Let $k$ be a field. Let $\bar k$ be an algebraic closure of $k$. Let $G = \mbox{Aut}(\bar k/k)$. Let $n \ge 1$ be an integer. $G$ acts on $\bar k^n$ in the obvious way. Let $V$ be an irreducible algebraic set in $\bar k^n$. Let $\sigma \in G$. It is easy to see that $\sigma(V) = \{\sigma(x)\colon x \in V\}$ is an irreducible algebraic set. Hence $G$ acts on the set of irreducible algebraic sets in $\bar k^n$.
Is the following proposition true? If yes, how do we prove it?
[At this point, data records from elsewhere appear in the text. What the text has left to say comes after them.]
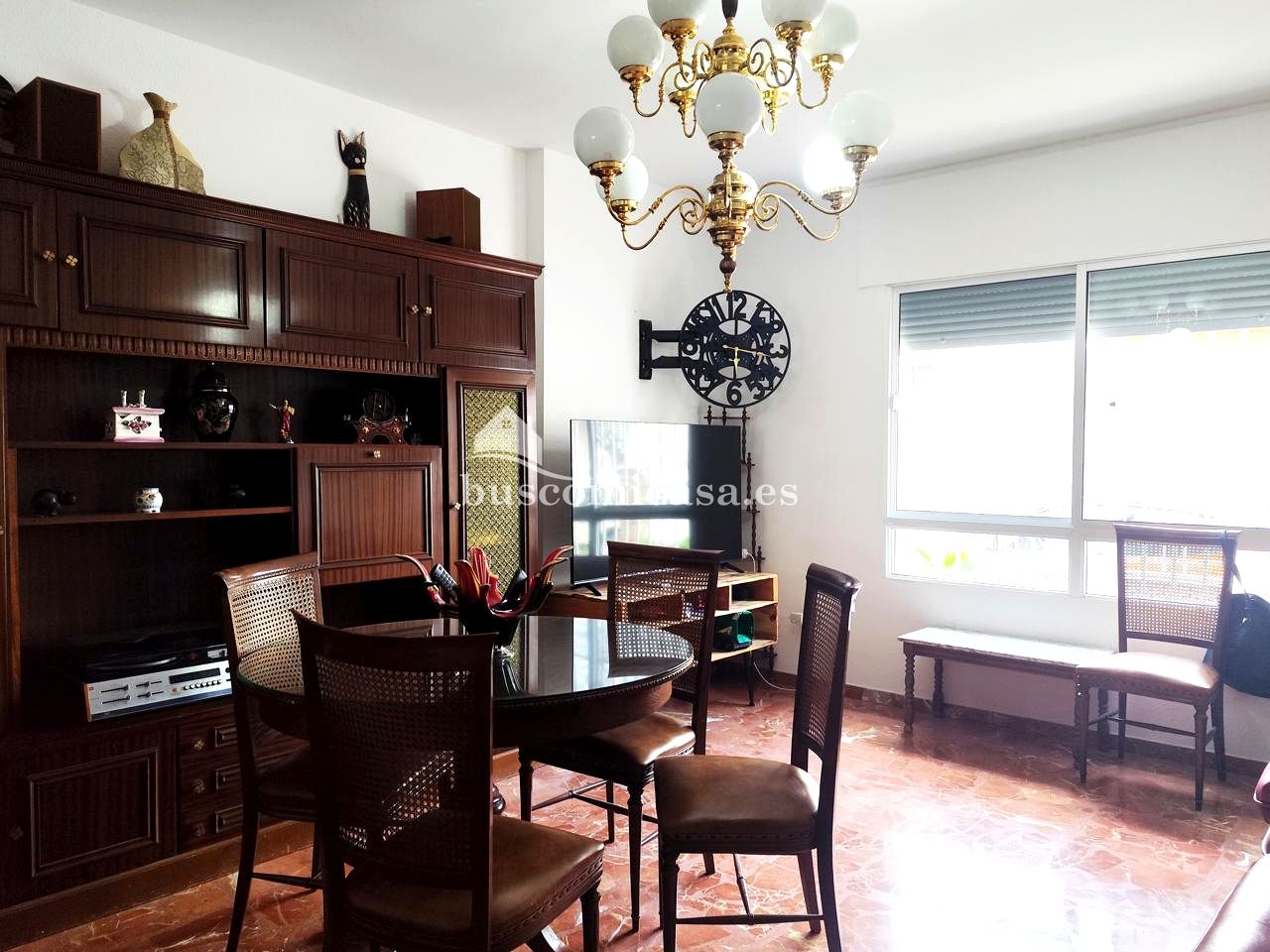 Villa in Calle Río Guadiana, Martos, Jaén of 134 m2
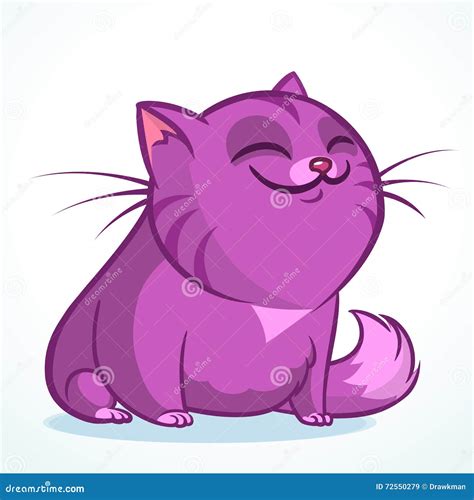 Illustration Cute Smiling Cat Stock Illustrations 12 344 Illustration Cute Smiling Cat Stock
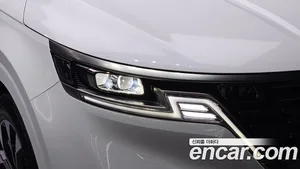 Kia Carnival, 2023 — миниатюра 8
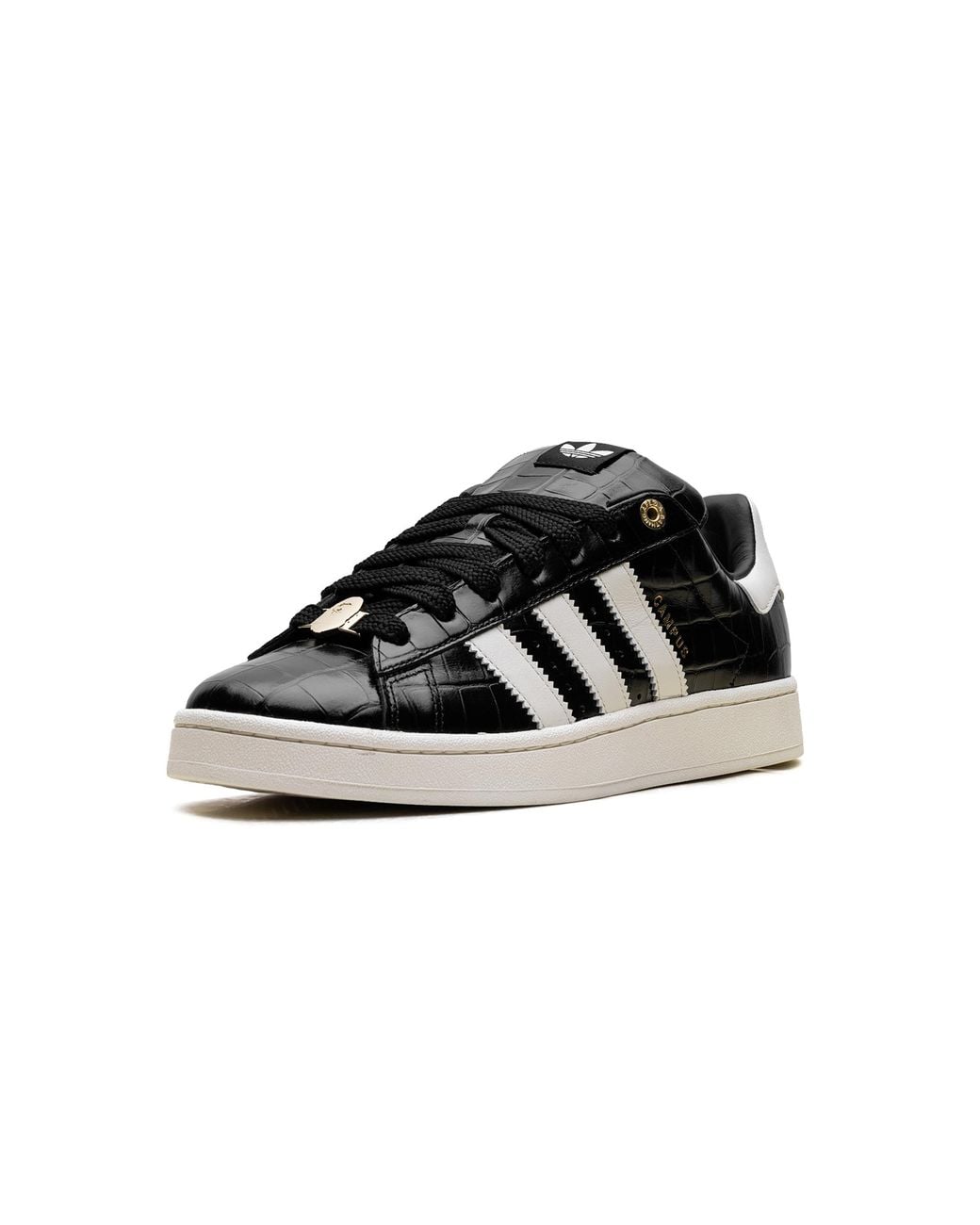 Adidas Black Campus 00S "Bape for men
Proposition. Let $\mathfrak p$ be a prime ideal of the polynomial ring $k[X_1, \dots, X_n]$. Let $V$ be the algebraic set in $\bar k^n$ defined by $\mathfrak p$. Let $V_1, \dots, V_r$ be the irreducible components of $V$. Then $G$ acts transitively on the set $\{V_1, \dots, V_r\}$. Moreover, $\dim V_i = \dim k[X_1, \dots, X_n]/\mathfrak p$ for all $i$.
Conversely let $W$ be an irreducible algebraic set in $\bar k^n$. Then the $G$-orbit $\{\sigma(W)\colon \sigma \in G\}$ is finite. Let $V = \bigcup_{\sigma\in G} \sigma(W)$. Then there exists a prime ideal $\mathfrak p$ of $k[X_1, \dots, X_n]$ such that $V$ is the algebraic set defined by $\mathfrak p$.